Regisseur John McTiernan (Stirb langsam) zieht hier sämtliche Klischees des Actionkinos durch den Kakao. Sowohl er als auch Drehbuchautor Shane Black kennen sich im Action-Genre bestens aus und wissen mit dessen Klischees umzugehen. So würde in einem Film selbst eine Aldi-Verkäuferin wie Heidi Klum aussehen und Autos explodieren bereits, während sie noch durch die Luft fliegen. Mühelos lassen sich hier Gegner durch Betonwände schleudern, Cartoon-Katzen gehören zum normalen Polizeipersonal und der Altersfreigabe entsprechend dürfen keine bösen Schimpfwörter fallen. Erneut leistet sich Arnie hier einen Seitenhieb gegen Kollege Sylvester Stallone, der ihn auch in seinen Filmen hier und da parodiert. Doch auch Stallone macht als Terminator keine schlechte Figur, während man sich Schwarzenegger auch als Rambo vorstellen könnte. Die Action wurde in "Jack Slater 4" für das Genre typisch übertrieben in Szene gesetzt, während in der Realität alles etwas logischer abgeht. Dort explodieren Autos nicht nach ein paar Einschüssen und das Einschlagen von Fenstern tut natürlich auch weh. Die Filmwelt ist eine strahlende Glitzermetropole, während im New York der Realität Dauerregen herrscht. Doch beide Welten zeigen gekonnt ihr Vor- und Nachteile auf.

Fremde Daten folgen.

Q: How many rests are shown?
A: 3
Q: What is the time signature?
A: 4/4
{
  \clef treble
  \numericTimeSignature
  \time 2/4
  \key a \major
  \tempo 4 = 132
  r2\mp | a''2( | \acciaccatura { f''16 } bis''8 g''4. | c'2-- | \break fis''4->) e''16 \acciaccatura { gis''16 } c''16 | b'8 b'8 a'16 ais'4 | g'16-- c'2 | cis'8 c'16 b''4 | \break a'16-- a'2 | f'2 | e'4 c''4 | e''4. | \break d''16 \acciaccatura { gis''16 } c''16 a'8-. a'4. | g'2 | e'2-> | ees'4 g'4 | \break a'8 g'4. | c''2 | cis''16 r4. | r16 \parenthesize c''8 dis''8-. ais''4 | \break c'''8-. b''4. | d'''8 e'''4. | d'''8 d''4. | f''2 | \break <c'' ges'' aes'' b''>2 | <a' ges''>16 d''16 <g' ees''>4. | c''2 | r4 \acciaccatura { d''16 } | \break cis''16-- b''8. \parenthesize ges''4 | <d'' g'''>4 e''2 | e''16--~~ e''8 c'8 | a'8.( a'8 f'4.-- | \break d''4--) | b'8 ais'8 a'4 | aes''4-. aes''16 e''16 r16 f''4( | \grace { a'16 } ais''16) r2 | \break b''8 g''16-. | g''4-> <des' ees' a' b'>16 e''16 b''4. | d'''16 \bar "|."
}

Durch die magische Kinokarte gibt es dann noch etwas unlogischen HokusPokus, um das Wandeln zwischen den beiden Welten möglich zu machen. Mit solch einer Kinokarte könnte man mit Lara Croft und Indiana Jones auf Schatzsuche gehen, sich mit John McClane und Martin Riggs in der Verbrechensbekämpfung üben und mit den Agenten Jay und Kay Aliens jagen. Welcher Filmfreund würde nicht davon träumen? Aber hier zeigt "Last Action Hero" auch, dass Kino eben nur Fiktion ist.

Neben "True Lies" ist "Last Action Hero" Arnies beste Komödie mit Actioneinlagen. Und das unterscheidet ihn eben von Typen wie Van Damme, Seagal und Dudikoff, die in einer Komödie gnadenlos versagen würden. Für Freunde des Action-Kinos ist "Last Action Hero" auf jeden Fall empfehlenswert!